The Bill is ill-timed in the sense that, while many will assert and defend Israel’s right to act militarily in self-defence in response to the onslaught unleashed against it by Hamas on 7 October, as does the present speaker, this is hardly the appropriate moment to bring forward a piece of legislation which appears to give Israel a blank cheque for whatever it does in Gaza and the other Occupied Territories.

It is ill-conceived because it would appear also to override some of the formal international positions taken by successive British Governments with respect to the West Bank and the settlements established there, to the Golan Heights and to east Jerusalem. Can the Minister confirm whether it remains the Government’s position, as set out in paragraph 5 of UN Security Council Resolution 2334, for which the UK voted, that the status of these territories can be determined only by international negotiations and agreement between the parties to the dispute between Israel and Palestine—and not, as is the view of the present Israeli Government, by the unilateral action of Israel—and that those settlements are illegal and that the assertion of Israeli sovereignty over the Golan Heights and east Jerusalem has no basis in international law? If so, and given that that view is shared by the vast majority of the members of the UN, why is that distinction not recognised in the present Bill? Why, indeed, is it not recognised as being an obligation on public bodies in this country, just as they are not permitted—rightly, in the view of the present speaker—to try to impose their own trade sanctions on Israel?

• **What you need to do**
1/ Summarize the speech in two sentences.
2/ In the speech, which UN Security Council resolution did the UK vote for?

• **Given entries**
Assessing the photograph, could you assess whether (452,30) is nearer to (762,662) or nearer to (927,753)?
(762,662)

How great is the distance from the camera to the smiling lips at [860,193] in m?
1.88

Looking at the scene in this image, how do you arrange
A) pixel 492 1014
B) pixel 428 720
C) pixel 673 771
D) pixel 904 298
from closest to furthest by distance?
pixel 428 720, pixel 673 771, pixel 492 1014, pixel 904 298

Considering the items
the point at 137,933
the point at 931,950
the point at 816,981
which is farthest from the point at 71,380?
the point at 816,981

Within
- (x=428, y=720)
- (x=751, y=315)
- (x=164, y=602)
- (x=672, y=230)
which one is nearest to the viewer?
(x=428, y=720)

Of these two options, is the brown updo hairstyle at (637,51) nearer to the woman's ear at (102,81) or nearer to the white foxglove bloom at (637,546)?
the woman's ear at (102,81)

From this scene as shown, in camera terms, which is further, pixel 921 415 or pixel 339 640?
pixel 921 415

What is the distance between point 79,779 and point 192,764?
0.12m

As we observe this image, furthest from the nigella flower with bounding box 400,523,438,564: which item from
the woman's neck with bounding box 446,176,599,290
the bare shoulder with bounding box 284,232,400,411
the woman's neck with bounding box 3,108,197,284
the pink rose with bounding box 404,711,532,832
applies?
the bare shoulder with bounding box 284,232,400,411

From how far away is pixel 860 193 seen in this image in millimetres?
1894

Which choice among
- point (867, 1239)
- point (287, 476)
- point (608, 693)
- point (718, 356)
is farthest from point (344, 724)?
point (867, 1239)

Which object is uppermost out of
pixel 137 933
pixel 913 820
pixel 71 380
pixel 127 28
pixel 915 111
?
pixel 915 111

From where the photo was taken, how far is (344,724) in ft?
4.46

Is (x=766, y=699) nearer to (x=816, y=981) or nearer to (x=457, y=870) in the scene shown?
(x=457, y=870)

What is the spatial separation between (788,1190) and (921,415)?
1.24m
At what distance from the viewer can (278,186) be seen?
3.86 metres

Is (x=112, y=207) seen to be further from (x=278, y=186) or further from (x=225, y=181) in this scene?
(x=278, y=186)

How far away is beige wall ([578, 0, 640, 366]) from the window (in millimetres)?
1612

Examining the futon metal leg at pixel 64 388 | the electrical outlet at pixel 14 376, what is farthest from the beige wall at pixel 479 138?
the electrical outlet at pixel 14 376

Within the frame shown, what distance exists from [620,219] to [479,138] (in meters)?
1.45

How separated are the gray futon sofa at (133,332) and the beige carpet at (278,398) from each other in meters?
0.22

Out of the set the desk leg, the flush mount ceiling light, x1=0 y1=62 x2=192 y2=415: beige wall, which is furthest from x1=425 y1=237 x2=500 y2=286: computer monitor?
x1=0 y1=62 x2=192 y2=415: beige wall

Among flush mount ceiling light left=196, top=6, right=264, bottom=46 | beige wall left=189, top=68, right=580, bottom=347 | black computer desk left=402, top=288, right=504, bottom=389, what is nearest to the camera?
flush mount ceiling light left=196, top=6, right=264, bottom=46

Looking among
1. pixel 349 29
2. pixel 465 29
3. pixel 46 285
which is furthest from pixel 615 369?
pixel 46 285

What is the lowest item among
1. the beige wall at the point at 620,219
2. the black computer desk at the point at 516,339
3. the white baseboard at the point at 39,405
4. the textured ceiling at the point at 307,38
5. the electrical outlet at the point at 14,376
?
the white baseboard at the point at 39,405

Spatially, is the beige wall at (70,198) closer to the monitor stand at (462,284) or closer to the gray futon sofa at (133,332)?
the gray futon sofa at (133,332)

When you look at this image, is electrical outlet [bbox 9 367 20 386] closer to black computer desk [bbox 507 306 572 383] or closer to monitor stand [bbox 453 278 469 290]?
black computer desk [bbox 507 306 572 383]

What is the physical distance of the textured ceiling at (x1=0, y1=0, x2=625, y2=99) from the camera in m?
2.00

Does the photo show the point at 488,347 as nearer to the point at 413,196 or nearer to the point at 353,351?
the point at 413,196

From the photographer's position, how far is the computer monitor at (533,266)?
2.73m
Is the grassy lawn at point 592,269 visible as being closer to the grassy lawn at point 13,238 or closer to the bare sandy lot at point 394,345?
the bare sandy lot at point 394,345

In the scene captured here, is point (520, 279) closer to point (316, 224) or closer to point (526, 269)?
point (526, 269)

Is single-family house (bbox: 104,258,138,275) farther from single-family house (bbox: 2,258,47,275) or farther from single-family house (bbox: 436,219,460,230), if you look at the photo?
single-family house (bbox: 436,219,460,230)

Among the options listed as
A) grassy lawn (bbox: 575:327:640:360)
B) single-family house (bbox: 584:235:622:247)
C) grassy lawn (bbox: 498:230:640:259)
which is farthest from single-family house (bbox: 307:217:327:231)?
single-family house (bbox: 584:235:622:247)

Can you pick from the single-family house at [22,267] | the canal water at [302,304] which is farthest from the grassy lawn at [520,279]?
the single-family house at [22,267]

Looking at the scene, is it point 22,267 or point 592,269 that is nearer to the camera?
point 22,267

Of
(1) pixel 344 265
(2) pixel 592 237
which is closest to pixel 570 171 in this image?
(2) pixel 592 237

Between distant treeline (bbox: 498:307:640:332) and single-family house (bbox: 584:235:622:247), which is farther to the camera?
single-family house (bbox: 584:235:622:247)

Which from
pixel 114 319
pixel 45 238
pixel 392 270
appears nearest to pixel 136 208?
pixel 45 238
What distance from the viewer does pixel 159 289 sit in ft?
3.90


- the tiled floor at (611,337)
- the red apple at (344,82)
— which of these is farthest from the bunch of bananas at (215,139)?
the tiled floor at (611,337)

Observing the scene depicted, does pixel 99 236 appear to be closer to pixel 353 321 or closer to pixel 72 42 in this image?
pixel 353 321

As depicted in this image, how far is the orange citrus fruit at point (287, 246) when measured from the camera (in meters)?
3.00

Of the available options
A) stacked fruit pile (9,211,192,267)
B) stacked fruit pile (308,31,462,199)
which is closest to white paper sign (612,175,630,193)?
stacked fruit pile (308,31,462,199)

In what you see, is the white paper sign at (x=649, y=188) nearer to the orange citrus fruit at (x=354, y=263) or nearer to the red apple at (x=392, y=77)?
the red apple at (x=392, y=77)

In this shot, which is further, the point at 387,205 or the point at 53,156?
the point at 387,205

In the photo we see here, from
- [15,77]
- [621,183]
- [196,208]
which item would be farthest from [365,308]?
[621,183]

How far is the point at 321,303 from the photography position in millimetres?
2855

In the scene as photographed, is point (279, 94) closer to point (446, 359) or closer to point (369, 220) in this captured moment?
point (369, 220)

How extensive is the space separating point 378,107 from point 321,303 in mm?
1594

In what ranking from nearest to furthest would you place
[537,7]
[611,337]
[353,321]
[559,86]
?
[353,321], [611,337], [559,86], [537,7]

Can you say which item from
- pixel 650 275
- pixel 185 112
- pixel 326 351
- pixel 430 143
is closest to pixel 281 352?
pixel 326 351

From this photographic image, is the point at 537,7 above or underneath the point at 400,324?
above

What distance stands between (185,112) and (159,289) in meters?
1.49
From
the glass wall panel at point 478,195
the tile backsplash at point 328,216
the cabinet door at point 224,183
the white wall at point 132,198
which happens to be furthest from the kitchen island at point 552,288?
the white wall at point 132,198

• **Solutions to the problems**
1/ The speaker calls the Bill ill-timed: though supporting Israel's right to self-defense after the Hamas attack of 7 October, the speaker says this is not the moment for legislation that seems to give Israel a blank check in Gaza and the other Occupied Territories. The speaker also calls it ill-conceived because it appears to override successive British Governments' positions on the West Bank settlements, the Golan Heights and east Jerusalem, and asks the Minister whether the Government still holds the position set out in UN Security Council Resolution 2334 and why the Bill does not recognize that distinction.

2/ Resolution 2334.